Tip no.4: Downloading the update.
iOS5 can take a while to download and thinking all the problems were solved (the download had started) Stephen had gone away. Shortly afterwards we had to call him for a third time as the content filter caught up with us again. This time we pulled him up a chair and he agreed he would “just stay until you’re finished”. Thankfully the download only took about 10-15 minutes for each iPad.
Tip no.5: You don’t need to register your credit card.
As all this was going on the iPads which already had iOS5 were being set-up. It had been decided that one account would be registered for app purchases and apps gifted to the other accounts. It can seem that you need to register a card with the App Store to download anything, even free apps. However there is a way round this: Try to download a free app and you will be prompted to register with the App Store. During this process you will be asked to select a payment method. In the drop-down you will see an option for “None”. n.b. you do not get this when doing the standard setup.

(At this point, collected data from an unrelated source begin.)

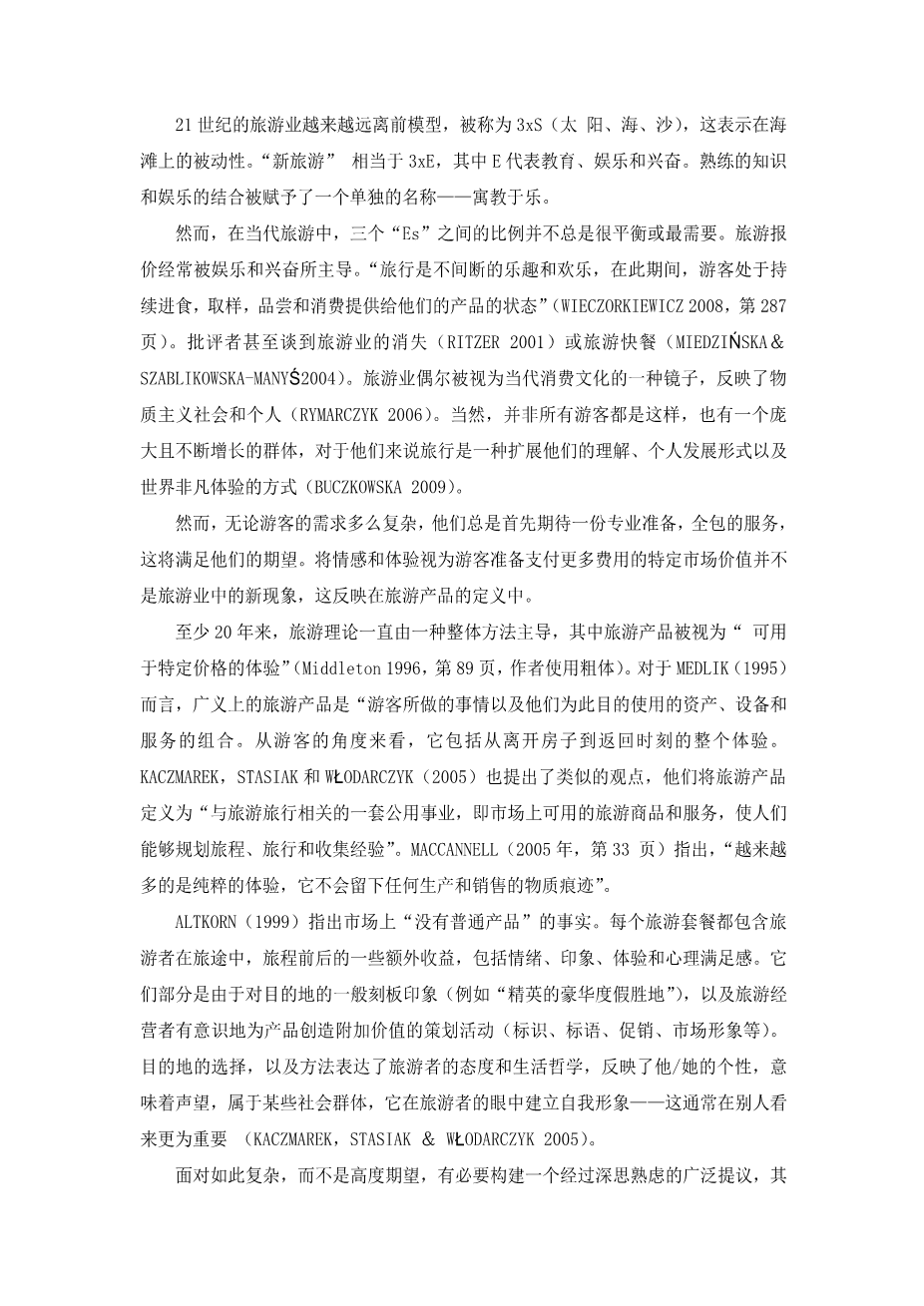 21世纪的旅游业越来越远离前模型，被称为3xS（太 阳、海、沙），这表示在海滩上的被动性。“新旅游” 相当于3xE，其中E代表教育、娱乐和兴奋。熟练的知识和娱乐的结合被赋予了一个单独的名称——寓教于乐。

然而，在当代旅游中，三个“Es”之间的比例并不总是很平衡或最需要。旅游报价经常被娱乐和兴奋所主导。“旅行是不间断的乐趣和欢乐，在此期间，游客处于持续进食，取样，品尝和消费提供给他们的产品的状态”（WIECZORKIEWICZ 2008，第287页）。批评者甚至谈到旅游业的消失（RITZER 2001）或旅游快餐（MIEDZIŃSKA＆SZABLIKOWSKA-MANYŚ2004）。旅游业偶尔被视为当代消费文化的一种镜子，反映了物质主义社会和个人（RYMARCZYK 2006）。当然，并非所有游客都是这样，也有一个庞大且不断增长的群体，对于他们来说旅行是一种扩展他们的理解、个人发展形式以及世界非凡体验的方式（BUCZKOWSKA 2009）。

然而，无论游客的需求多么复杂，他们总是首先期待一份专业准备，全包的服务，这将满足他们的期望。将情感和体验视为游客准备支付更多费用的特定市场价值并不是旅游业中的新现象，这反映在旅游产品的定义中。

至少20年来，旅游理论一直由一种整体方法主导，其中旅游产品被视为“ 可用于特定价格的体验”（Middleton 1996，第89页，作者使用粗体）。对于MEDLIK（1995）而言，广义上的旅游产品是“游客所做的事情以及他们为此目的使用的资产、设备和服务的组合。从游客的角度来看，它包括从离开房子到返回时刻的整个体验。KACZMAREK，STASIAK和WŁODARCZYK（2005）也提出了类似的观点，他们将旅游产品定义为“与旅游旅行相关的一套公用事业，即市场上可用的旅游商品和服务，使人们能够规划旅程、旅行和收集经验”。MACCANNELL（2005年，第33 页）指出，“越来越多的是纯粹的体验，它不会留下任何生产和销售的物质痕迹”。

ALTKORN（1999）指出市场上“没有普通产品”的事实。每个旅游套餐都包含旅游者在旅途中，旅程前后的一些额外收益，包括情绪、印象、体验和心理满足感。它们部分是由于对目的地的一般刻板印象（例如“精英的豪华度假胜地”），以及旅游经营者有意识地为产品创造附加价值的策划活动（标识、标语、促销、市场形象等）。目的地的选择，以及方法表达了旅游者的态度和生活哲学，反映了他/她的个性，意味着声望，属于某些社会群体，它在旅游者的眼中建立自我形象——这通常在别人看来更为重要 （KACZMAREK，STASIAK & WŁODARCZYK 2005）。

面对如此复杂，而不是高度期望，有必要构建一个经过深思熟虑的广泛提议，其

Tip no.6: Decide how you’re going to set up the iPads
After some discussion it was felt that if the iPad was too restricted it would be unlikely to prove its worth as a device. I feel the value of the iPad in a college setting is it can replace a lot of the stuff students have to carry around, but also increase productivity e.g. if a student can check their college emails on it during the day rather than having to find a PC. We decided to do the following for the pilot and will review how these settings work in practice:
1. We didn’t sign up for iCloud. Any backups may involve data private to the student borrowing the iPad which could then be accessed by the next user. Much simpler to set each student up with a DropBox account. The DropBox account is unlinked before the iPad is loaned out again.
2. In Settings> General> Restrictions we set a passcode and turned off iTunes, Installing Apps, Deleting Apps and In-App Purchases.
3. Students would be encouraged to set up their email on the device which again would be unlinked when it was returned.
4. Any accessibility options which were required e.g. Large Text/White on Black/Zoom would be discussed with the student at the time of issue of the iPad.
I’ll update here as the pilot progresses into the roll out stage.